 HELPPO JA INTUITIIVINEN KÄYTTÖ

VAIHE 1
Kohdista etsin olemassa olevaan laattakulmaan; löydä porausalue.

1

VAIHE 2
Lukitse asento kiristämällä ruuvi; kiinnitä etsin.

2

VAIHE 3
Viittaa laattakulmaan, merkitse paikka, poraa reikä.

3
###
Exercise details » Retype only the lines running from the line with "Kohdista etsin olemassa" to the end of the listing, including both of those lines.

Exercise response »
Kohdista etsin olemassa olevaan laattakulmaan; löydä porausalue.

1

VAIHE 2
Lukitse asento kiristämällä ruuvi; kiinnitä etsin.

2

VAIHE 3
Viittaa laattakulmaan, merkitse paikka, poraa reikä.

3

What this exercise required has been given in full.